By Jessica Jacobs
Roommate conflict—we all know it. If you haven't dealt with roommate drama, then I promise you will eventually encounter a roommate who conflicts with your ideal living situation. Here are some tips and tricks on how to handle different scenarios of common roommate conflicts.
Their significant other is ALWAYS there.
Single or not, seeing someone else constantly attached to their partner by the hip can be annoying, especially if one of those hips belongs to a close friend. You might get annoyed because you miss quality time with your friend or just because you dislike their significant other's habits.
Talk to your roommate about their partner's effect on your personal spending.
Ask your roommate if you two can talk alone when you are both home. This will avoid the uncomfortable misunderstandings of text messages. Not only that, but it will allow you to express in-depth how your roommate’s partner affects you. This is your time to make a compromise or bring problems to the surface.
If you two can't find a solution, then it's time for a new roommate.
Your roommate is a slob!
No one sane wants to live with someone who hides in their own musk and piles of laundry, especially if you're sharing the same room. However, this can be a sensitive topic. What you need to do is acknowledge the problem with your roommate and understand that the two of you might have different standards of cleanliness. Let's face it: Not everyone had to do chores growing up. So in this scenario, both parties need to be understanding and acknowledge their own preferred and realistic goals of a clean space.
Make a chore chart in a shared space. Get a whiteboard and write down all the "daily" and "weekly" chores that need to be done. Assign each person a task to do for each of those subjects for fair distribution. When someone finishes the job, they should initial next to that item on the whiteboard.
(Note: You can use this chart as a way to communicate with your roommates as well.)
Call for a roommate meeting. Send a group text to your roommates explaining that you want to talk about your household and your needs for comfort.
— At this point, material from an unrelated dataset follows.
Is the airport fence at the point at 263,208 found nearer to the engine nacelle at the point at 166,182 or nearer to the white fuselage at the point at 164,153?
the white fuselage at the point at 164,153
The goal of this message is not to isolate one person and shame them. Instead, this meeting is an opportunity for your roommates to set standards for cleanliness and discuss each other's struggles in the environment.
Your roommate isn't paying rent?!
Now, this is probably the worst situation to encounter. If your roommate isn't paying rent, then you need to split from them ASAP. However, not everyone has a monthly lease. So how do you fix this problem?
Talk to your roommate one-on-one and be as transparent as possible that they need to hold up their part of the rent. Otherwise, you'll be homeless.
If they still won't budge or they end up making an empty promise, then you can call their closest relative or friend. This will show them that you're not scared to bring in a third party, and also allows that person to help make sure that the monthly rent is being paid.
There are conflicting sleeping schedules.
Some people are night owls, and some people think the early bird gets the worm. So what do you do if you and your roommate have polar opposite sleeping schedules?
Notify your roommate of your sleeping schedule. This way, they aren't alarmed if you fall asleep at 8 p.m. or 4 a.m.
Don't snooze your alarm! That alarm might not annoy you, but it will surely wake up your roommate.
Be quiet if you're coming in later than your sleeping roommate. Prepare your stuff for bed before they go to sleep. And please, don't eat chips, ice, or anything else crunchy in the room when they are asleep.
If you're a light sleeper, get a sleeping mask and earplugs to help you stay asleep when your roommate comes in late.
Always communicate so that your roommate isn't surprised by anything!
Food is money!
Yes, sharing is caring, but sometimes it sucks! Especially if you don't have a lot of money to spend on groceries. So what do you do when you feel like your roommate is an unwanted rabbit in your garden?
Let your roommate know that you don't have a large budget and can't afford to share food.
Tell your roommate that you need them to ask before taking some food from your side of the pantry.
Label foods with your name if you don't want to share them.
Remember: Just because they are willing to share their food doesn't mean you have to.
You need a guest policy.
I'm sure you don't want anyone intruding on you when you're dancing in the mirror or in the middle of changing. So, you need to create a guest policy for your home.
Ask your roommate to text you an hour before they are bringing someone over to hang out.
Let your roommate know a day before you bring over a guest who plans on sleeping over.
Let your roommate know how long their friend is staying.
Set boundaries with your roommate on your comfort levels with their friends.
Remember, you are paying to live in your apartment or house with your roommates. This means you all should always feel like it's a safe space. A confrontation may be scary, but avoiding problems will make your home a nightmare. Do yourself a favor and follow these guidelines for appropriate solutions.